The picture Elder Oaks paints of American society—and not just of American society, but of Western or Westernized societies in general—is one in which religious voices are excluded from the great roundtable of public discussion, whether by thuggish intimidation in person or in the press or, perhaps more devastatingly, by the cold shoulder of legal reasoning. Thus dismissed, they are denied their full freedom of expression, yes, but more importantly prevented from exercising their influence on the legislative and cultural decisions that flow from public debate. Oaks is hardly a lone observer on these matters; similar arguments have been made by similar men, including the eminent legal scholars Michael McConnell, Stephen Carter, and Steven Smith among plenty of others. This is not a crackpot theory or the merely partisan special pleading of an embattled LDS church.
To the extent that these arguments rely on a temporal narrative of decline—that is, that religion once enjoyed pride of place or equal status in the public discussion that precedes and informs government action, but that for reasons of declining public religiosity or increasing moral relativism or whatever, religious voices are only now being excluded from the public debates that matter—they misread the history of ideas behind the liberal-enlightenment project that has defined Western society, in part anyway, for 300 years.
Oaks' argument implies an ideal "public square open to . . . all good-faith views," in which all discourses are invited to add to "to the text and tenor of public debate." This vision is directly descended from the enlightenment epistemology that informs, to single out one instance among many, John Stuart Mill's On Liberty.
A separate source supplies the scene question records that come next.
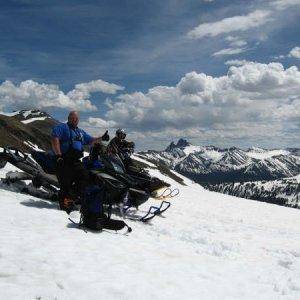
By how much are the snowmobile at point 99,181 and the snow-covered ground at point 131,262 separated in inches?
31.4

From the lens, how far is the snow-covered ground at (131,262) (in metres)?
8.24

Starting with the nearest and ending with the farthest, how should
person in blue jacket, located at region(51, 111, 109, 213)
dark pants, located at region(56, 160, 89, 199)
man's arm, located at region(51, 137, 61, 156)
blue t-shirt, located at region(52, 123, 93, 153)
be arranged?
man's arm, located at region(51, 137, 61, 156)
blue t-shirt, located at region(52, 123, 93, 153)
person in blue jacket, located at region(51, 111, 109, 213)
dark pants, located at region(56, 160, 89, 199)

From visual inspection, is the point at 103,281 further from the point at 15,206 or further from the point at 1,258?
the point at 15,206

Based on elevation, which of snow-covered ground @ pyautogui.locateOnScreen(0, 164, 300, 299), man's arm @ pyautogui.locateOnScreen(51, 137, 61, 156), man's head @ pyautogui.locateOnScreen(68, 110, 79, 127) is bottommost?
snow-covered ground @ pyautogui.locateOnScreen(0, 164, 300, 299)

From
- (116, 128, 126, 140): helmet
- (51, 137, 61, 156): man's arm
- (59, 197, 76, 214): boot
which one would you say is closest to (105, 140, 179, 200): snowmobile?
(116, 128, 126, 140): helmet

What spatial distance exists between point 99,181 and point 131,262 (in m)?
5.70

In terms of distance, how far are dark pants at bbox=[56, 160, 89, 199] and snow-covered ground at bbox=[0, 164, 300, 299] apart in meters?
0.74

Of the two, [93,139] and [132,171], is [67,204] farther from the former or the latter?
[132,171]

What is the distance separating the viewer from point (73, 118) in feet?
49.8

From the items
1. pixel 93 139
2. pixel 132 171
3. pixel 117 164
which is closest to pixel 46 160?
pixel 93 139

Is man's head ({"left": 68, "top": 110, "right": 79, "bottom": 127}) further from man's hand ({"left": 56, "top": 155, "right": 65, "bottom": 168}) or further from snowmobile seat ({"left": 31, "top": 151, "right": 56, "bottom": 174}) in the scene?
snowmobile seat ({"left": 31, "top": 151, "right": 56, "bottom": 174})

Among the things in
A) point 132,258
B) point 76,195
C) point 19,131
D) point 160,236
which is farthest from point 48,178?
point 19,131

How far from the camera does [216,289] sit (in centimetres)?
921

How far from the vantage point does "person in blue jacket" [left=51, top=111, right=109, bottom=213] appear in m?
15.1
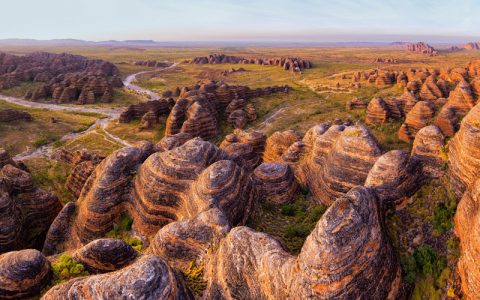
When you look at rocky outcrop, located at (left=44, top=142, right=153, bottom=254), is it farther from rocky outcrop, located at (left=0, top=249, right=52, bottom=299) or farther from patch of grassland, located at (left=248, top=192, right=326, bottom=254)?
patch of grassland, located at (left=248, top=192, right=326, bottom=254)

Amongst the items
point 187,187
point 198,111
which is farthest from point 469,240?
point 198,111

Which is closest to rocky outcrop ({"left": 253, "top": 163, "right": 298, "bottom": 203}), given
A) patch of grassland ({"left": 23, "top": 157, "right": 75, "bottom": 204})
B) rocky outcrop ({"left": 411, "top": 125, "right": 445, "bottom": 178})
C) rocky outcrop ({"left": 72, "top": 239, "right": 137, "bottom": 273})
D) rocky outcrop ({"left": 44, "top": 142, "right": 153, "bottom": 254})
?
rocky outcrop ({"left": 411, "top": 125, "right": 445, "bottom": 178})

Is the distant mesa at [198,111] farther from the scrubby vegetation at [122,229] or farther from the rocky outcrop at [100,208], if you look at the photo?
the scrubby vegetation at [122,229]

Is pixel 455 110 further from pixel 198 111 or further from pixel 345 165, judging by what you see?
pixel 198 111

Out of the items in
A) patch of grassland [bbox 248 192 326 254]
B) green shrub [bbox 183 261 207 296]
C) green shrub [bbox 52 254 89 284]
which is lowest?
patch of grassland [bbox 248 192 326 254]

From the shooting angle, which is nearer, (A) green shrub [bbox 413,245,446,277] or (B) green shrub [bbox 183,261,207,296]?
(A) green shrub [bbox 413,245,446,277]

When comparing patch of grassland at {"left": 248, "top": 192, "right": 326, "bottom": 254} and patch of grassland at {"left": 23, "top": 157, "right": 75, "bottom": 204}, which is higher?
patch of grassland at {"left": 248, "top": 192, "right": 326, "bottom": 254}
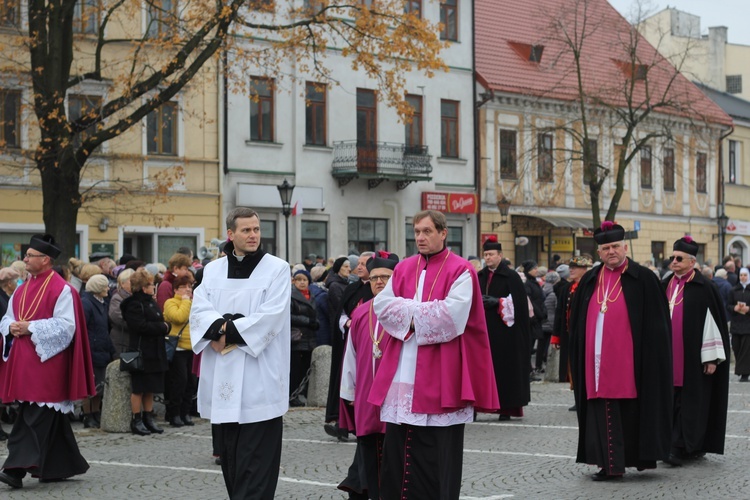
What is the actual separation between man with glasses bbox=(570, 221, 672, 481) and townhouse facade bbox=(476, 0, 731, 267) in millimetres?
22836

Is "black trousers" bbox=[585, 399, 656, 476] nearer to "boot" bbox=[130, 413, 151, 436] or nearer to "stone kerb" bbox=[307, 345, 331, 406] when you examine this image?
"boot" bbox=[130, 413, 151, 436]

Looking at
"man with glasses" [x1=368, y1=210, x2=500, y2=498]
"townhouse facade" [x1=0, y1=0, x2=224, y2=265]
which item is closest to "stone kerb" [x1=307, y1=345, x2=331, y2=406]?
"man with glasses" [x1=368, y1=210, x2=500, y2=498]

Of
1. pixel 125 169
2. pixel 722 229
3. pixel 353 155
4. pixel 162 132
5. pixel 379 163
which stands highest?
pixel 162 132

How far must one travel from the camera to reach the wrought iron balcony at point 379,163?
33406 mm

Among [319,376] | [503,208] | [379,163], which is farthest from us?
[503,208]

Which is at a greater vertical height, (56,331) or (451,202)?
(451,202)

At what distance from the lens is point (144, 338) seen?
555 inches

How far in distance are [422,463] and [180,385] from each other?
Result: 24.0 feet

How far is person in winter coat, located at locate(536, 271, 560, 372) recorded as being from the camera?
21.1 m

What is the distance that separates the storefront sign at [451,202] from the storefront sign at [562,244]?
3.91 meters

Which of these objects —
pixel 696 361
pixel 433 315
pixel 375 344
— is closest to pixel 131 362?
pixel 375 344

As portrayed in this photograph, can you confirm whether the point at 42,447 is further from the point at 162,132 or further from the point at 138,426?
the point at 162,132

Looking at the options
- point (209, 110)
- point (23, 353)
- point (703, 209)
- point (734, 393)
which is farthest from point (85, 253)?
point (703, 209)

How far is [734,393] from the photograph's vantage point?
18.8m
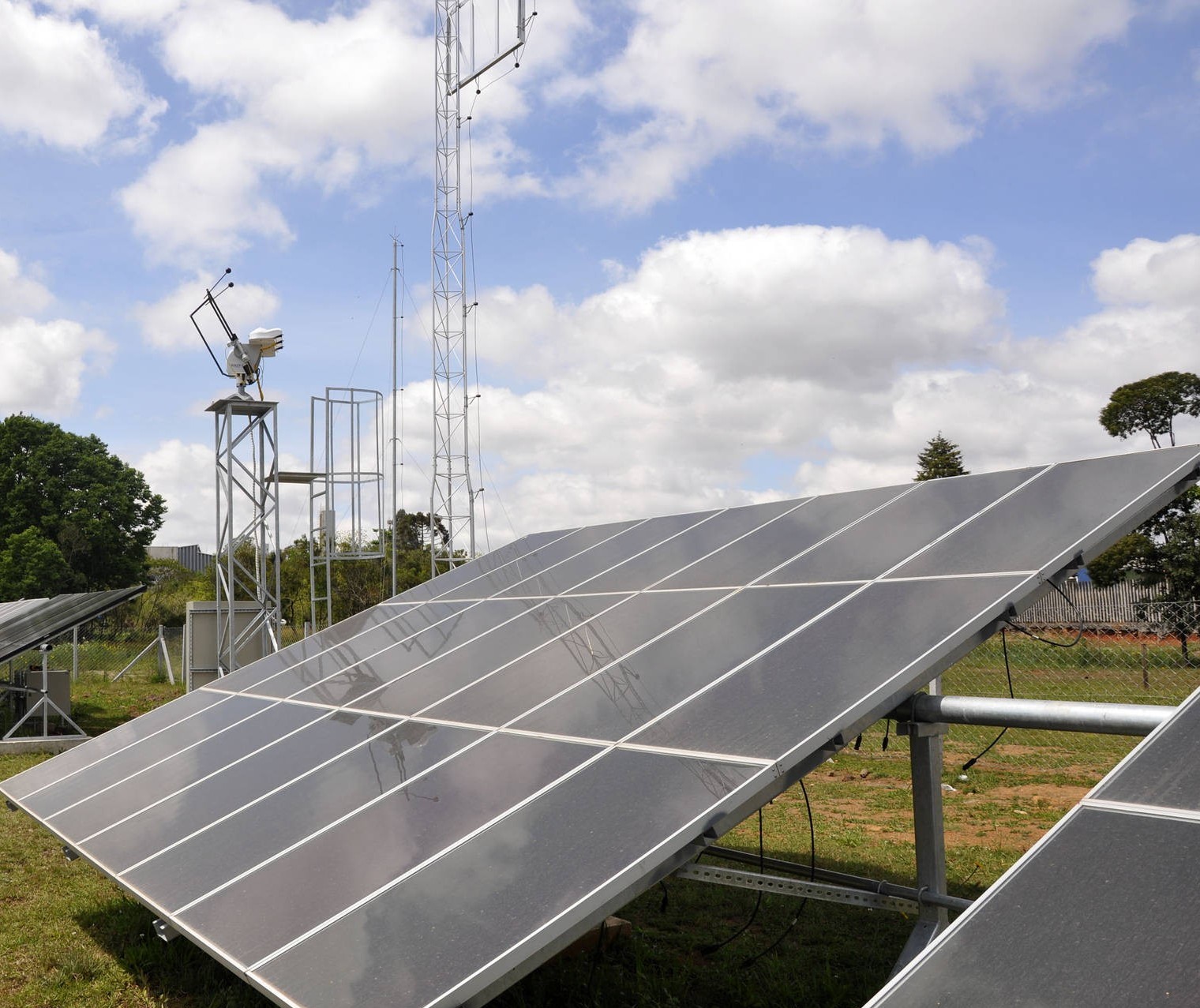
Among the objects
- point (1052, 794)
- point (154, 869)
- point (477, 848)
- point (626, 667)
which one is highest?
point (626, 667)

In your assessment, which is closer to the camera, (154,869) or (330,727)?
(154,869)

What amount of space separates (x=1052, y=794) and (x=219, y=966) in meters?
9.27

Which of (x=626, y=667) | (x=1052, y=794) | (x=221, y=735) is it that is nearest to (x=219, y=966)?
(x=221, y=735)

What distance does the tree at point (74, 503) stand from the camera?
184ft

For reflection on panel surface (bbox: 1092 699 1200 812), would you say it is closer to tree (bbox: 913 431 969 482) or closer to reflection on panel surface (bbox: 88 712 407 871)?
reflection on panel surface (bbox: 88 712 407 871)

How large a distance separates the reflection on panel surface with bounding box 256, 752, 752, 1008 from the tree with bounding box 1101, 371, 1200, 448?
134 feet

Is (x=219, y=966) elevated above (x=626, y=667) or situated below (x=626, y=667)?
below

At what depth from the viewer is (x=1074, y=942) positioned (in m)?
2.46

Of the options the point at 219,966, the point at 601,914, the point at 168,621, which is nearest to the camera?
the point at 601,914

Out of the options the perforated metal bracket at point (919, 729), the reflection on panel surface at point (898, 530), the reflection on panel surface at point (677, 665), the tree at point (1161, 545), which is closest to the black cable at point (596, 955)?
the reflection on panel surface at point (677, 665)

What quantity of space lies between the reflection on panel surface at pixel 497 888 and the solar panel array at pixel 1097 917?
1.26 metres

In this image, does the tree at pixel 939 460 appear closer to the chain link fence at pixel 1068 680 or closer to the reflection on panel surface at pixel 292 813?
the chain link fence at pixel 1068 680

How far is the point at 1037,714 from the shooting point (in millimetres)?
4492

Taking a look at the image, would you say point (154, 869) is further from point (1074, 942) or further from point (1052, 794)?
point (1052, 794)
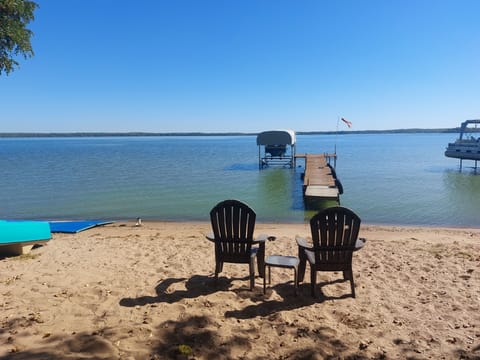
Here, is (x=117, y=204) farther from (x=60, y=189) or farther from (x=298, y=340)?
(x=298, y=340)

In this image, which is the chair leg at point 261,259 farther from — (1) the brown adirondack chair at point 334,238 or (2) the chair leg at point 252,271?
(1) the brown adirondack chair at point 334,238

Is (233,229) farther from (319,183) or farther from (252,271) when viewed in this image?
(319,183)

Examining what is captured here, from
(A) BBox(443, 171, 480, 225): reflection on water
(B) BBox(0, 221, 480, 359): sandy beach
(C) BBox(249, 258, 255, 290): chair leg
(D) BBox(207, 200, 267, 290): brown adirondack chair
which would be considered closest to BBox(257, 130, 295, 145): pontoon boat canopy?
(A) BBox(443, 171, 480, 225): reflection on water

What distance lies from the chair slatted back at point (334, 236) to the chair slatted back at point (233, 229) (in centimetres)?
83

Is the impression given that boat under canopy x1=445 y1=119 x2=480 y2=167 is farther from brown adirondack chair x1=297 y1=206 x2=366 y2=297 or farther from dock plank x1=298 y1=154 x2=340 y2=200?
brown adirondack chair x1=297 y1=206 x2=366 y2=297

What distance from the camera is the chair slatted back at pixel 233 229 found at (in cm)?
437

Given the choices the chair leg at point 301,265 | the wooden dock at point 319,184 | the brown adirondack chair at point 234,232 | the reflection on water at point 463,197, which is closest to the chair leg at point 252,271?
the brown adirondack chair at point 234,232

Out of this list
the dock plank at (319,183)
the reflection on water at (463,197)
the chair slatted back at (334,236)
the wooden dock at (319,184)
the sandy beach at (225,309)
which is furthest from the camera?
the dock plank at (319,183)

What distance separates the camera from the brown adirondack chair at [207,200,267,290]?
14.4ft

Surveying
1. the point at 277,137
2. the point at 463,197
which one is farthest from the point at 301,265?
the point at 277,137

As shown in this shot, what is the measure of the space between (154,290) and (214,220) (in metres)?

Mill argues vigorously that it is the function of public debate gradually to winnow a welter of opinion down to the kernel of truth around which consensus can be built, and this can be accomplished only "by hearing what can be said about it by persons of every variety." The participants in this sort of democratic debate must set aside "private conviction" and exercise "judicial faculty" as they sit "in intelligent judgment." The rules of engagement thus require every person to "listen to all that could be said against him" and maintain a mind scrupulously "open to criticism on his opinions."
For Mill, the greatest impediment to this wide-open marketplace of ideas is the sort of opinion that cannot be set aside, that is held unshakably impervious to reasoned criticism—not because the holder is stubborn or stupid, but because her belief is not susceptible to external inquiry. That is to say, for Mill, the greatest impediment to the liberal-enlightenment marketplace of ideas is, precisely, the absolute claims of religion. This is because the very nature of religious claims brings debate to a swift halt—not in the trivial sense sometimes suggested, that religious advocates brook no response to their views out of malice or cowardice, but in the much deeper sense that religious claims are ultimately unanswerable. They are justified not primarily on the basis that they are good, which would imply that they are legitimized by some external criterion or empirical standard, but rather on the basis that they are God. To this claim there can be no rejoinder.